FRAGMENTO SELECCIONADO:
= = = = = = =

Halloween 2018, las razones de la víctima

JLCH1.jpgMiren a Jamie Lee Curtis como Laurie Strode, con jeans y playera sin mangas (musculosa le llaman los argentinos), quemando cartucho de su escopeta, el cuerpo maduro pero aún con la presencia de cuando le dio clases de aerobics a John Travolta o le hizo un streap tease a Arnold Schwarzenegger. Paranoica, escéptica, el carácter fuerte pero también las emociones crispadas.

El Halloween que propone David Gordon Green en 2018, que se salta una gran colección de secuelas y hace línea directa con el clásico de John Carpenter de 1978, está más cerca de la gladiadora Imperator Furiosa (Charlize Theron en Mad Max Fury Road), la desquiciada Annie Graham (Toni Colette en Hereditary) y aun la justiciera Mildred Hayes (Frances McDormand en Three Billboards Outside Ebbing, Missouri): historias de mujeres maduras que deben enfrentar desafíos en apariencia superados por sus comunidades. Y el desafío va por dos partes: vencer los monstruos que las asedian, pero además convencer a los suyos de la pertinencia de su misión.

= = = = = = =

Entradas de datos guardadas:

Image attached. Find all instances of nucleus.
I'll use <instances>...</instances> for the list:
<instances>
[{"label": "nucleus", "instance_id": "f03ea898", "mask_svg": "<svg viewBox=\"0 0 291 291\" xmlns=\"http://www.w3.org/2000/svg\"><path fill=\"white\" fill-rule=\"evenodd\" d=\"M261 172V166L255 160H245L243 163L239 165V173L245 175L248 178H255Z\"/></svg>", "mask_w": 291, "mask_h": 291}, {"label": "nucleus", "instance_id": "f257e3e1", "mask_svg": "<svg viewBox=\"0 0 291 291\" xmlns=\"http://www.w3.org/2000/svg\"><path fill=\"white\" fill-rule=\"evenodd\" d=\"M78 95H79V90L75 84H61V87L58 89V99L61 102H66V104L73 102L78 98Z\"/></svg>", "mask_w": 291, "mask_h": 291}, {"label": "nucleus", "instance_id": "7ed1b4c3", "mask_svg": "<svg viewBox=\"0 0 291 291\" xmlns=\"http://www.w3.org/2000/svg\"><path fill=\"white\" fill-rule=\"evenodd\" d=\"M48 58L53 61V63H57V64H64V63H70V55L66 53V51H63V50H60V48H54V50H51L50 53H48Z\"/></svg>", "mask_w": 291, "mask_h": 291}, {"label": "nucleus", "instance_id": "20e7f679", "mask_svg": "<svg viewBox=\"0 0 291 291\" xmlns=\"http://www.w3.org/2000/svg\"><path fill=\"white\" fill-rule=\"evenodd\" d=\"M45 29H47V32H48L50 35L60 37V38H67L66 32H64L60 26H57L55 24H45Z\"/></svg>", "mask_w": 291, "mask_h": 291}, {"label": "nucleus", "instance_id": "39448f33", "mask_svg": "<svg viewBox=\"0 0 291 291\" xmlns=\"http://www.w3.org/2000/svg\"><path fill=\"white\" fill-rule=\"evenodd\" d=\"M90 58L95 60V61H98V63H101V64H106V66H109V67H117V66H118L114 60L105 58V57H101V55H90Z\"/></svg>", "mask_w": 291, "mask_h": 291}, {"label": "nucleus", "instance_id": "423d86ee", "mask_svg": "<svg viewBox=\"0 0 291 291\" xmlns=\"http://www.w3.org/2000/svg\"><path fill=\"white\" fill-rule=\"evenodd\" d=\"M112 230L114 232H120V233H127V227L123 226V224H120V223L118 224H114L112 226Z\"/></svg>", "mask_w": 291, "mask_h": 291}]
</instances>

= = = = = = =

CONSIGNA: Repite completo el texto sobre Halloween 2018, sin alterar una sola palabra. Los ítems no hacen falta para esta tarea.

EJERCICIO RESUELTO:
Halloween 2018, las razones de la víctima

JLCH1.jpgMiren a Jamie Lee Curtis como Laurie Strode, con jeans y playera sin mangas (musculosa le llaman los argentinos), quemando cartucho de su escopeta, el cuerpo maduro pero aún con la presencia de cuando le dio clases de aerobics a John Travolta o le hizo un streap tease a Arnold Schwarzenegger. Paranoica, escéptica, el carácter fuerte pero también las emociones crispadas.

El Halloween que propone David Gordon Green en 2018, que se salta una gran colección de secuelas y hace línea directa con el clásico de John Carpenter de 1978, está más cerca de la gladiadora Imperator Furiosa (Charlize Theron en Mad Max Fury Road), la desquiciada Annie Graham (Toni Colette en Hereditary) y aun la justiciera Mildred Hayes (Frances McDormand en Three Billboards Outside Ebbing, Missouri): historias de mujeres maduras que deben enfrentar desafíos en apariencia superados por sus comunidades. Y el desafío va por dos partes: vencer los monstruos que las asedian, pero además convencer a los suyos de la pertinencia de su misión.